L'octopus et moi, c'est un lieu qui fascine : Eaglehawk Neck, un isthme en Tasmanie reliant deux presqu'îles, une topographie qu'il faut bien visualiser pour comprendre l'appel de l'océan ressenti par les pieuvres pleines d'oeufs. Ce cadre naturel est magnifiquement présent, l'autrice nous invitant à saisir les lumières éclatantes courant sur l'eau et dans le ciel, leurs couleurs spectaculaires. Elle nous laisse entendre la cacophonie des oiseaux, hirondelles de mer, puffins tournant, virant au-dessus des vagues et des remous de l'océan. Tout l'amour d'Erin Hortle pour ce milieu marin fait scintiller les flots, rugir le vent du nord-est dans la baie, respirer la brise maritime et goûter l'eau glacée de l'océan.
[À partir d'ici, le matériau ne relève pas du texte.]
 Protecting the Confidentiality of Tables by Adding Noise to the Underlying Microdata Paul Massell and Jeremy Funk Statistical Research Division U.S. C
Bien entouré par ce lieu magnétique, zoomons sur Lucy et son incident avec une pieuvre. Cette fois, pour comprendre sa curieuse rencontre avec ce céphalopode, il faut revenir sur certaines circonstances particulières : le cancer, l'ablation de ses deux seins, sa relation toute différente avec son compagnon Jem, son état d'esprit flottant, ne sentant plus qui elle est réellement. Alors, à la demande d'un certain Harry, elle raconte toute son histoire et puisque j'étais à Eaglehawk Neck, j'ai tout entendu.
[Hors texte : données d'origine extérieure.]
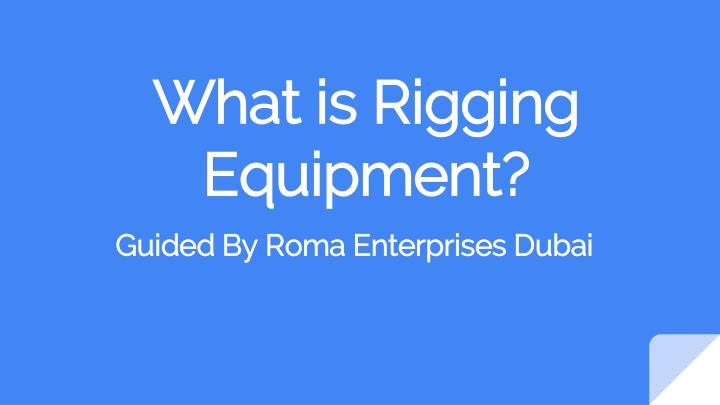 what is rigging equipment n.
Les atteintes à son corps. Pintes de bière aidant, les petites réflexions devenaient déplacées, les regards s'égaraient souvent vers son décolleté, ses faux seins d'alors. La maladie écartée, une différence d'attitude envers elle sans qu'elle puisse réagir puisque la honte la tenaillait même si elle savait que c'était absurde de penser ainsi, d'avoir honte de ça. Elle se disait que c'était de sa faute, celle d'avoir pris de faux seins, d'avoir triché sur leur taille.
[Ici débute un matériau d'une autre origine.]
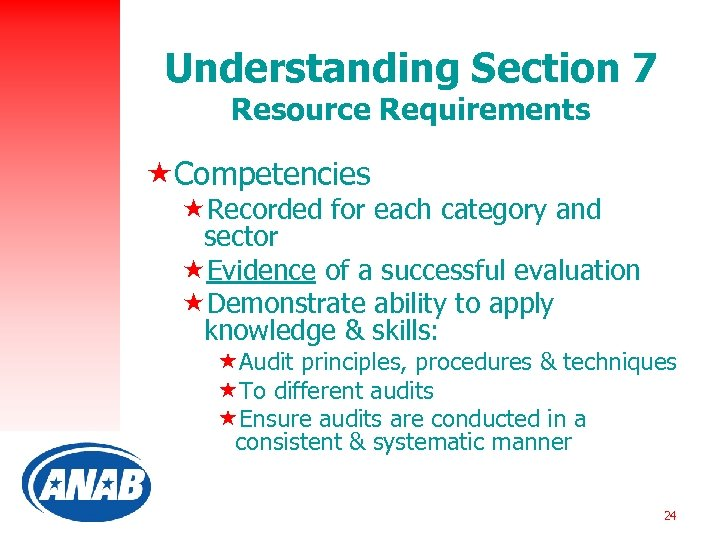 Understanding Section 7 Resource Requirements «Competencies «Recorded for each category and sector «Evidence of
Tout ce qu'elle désirait à ce moment-là c'était mettre de côté les préoccupations liées à ce corps.
Elle parle, raconte, et à la fin de la première partie, elle nous éclaire sur la traversée de l'isthme qui ouvre ce roman. La voix de la pieuvre qui capture un crabe au passage, l'appel atavique de l'océan mugissant, son corps plein, le sable collé aux ventouses, une lumière agressive et la rencontre, l'incident de l'octopus.

Toutes les références que l'autrice a pu glaner sur l'isthme, sur les pieuvres et leur unique couvée, sur la topographie ancestrale de ce petit bout de terre se fondent parfaitement dans son histoire, dans l'histoire de Lucy. Ici, le monde marin croise celui de l'homme et inversement. le phoque aussi joue son rôle et les confrontations se font, pour le pire, souvent, et le meilleur parfois, rarement.
Les évènements côté marin, côté humain, déferlent. Flo, Poppy, Jem, Harry sont autant de rencontres, de personnes réalistes, si différentes dans leur manière de voir et de se confronter au monde actuel. Jem, pourtant pêcheur d'ormeaux (mais dans les règles), est la voix de la colère écologique. Ses révoltes, ses coups de gueule contre les gens sans scrupules vis-à-vis des animaux dénoncent les dérives de la pêche, le manque de respect du monde animal jeté en plein jour.
L'approche de Lucy avec les pieuvres, auprès de deux vieilles femmes qui chassent la nuit pour les mettre en conserves, m'a fait grimacer. Elle décide par la suite de participer, d'aller à la rencontre de cette amitié naissante pour passer enfin un moment qui lui fera oublier son corps. L'autrice a peut-être opté pour ce choix afin qu'il marque, qu'il claque, juste avant le choc qui entraînera Lucy à se libérer, se retrouver.
Le chemin sera long, parsemé d'amitié, d'amour, de disputes, de constatations écologiques, de vagues revigorantes, de tricot, de tatouage… Il faut se défaire de la place trop encombrante que prend l'image que l'on projette vers les autres et assumer ses choix, ceux pris pour ne pas être étrangère à soi-même. Sa perception du monde s'en trouve accrue, primordiale. Ses décisions, ses choix pour se sentir bien, sont parfois surprenants mais qu'aurions-nous fait à sa place ?

Un premier roman original, documenté, bien ancré dans son somptueux paysage de Tasmanie et plein de secousses humaines, animales et océaniques.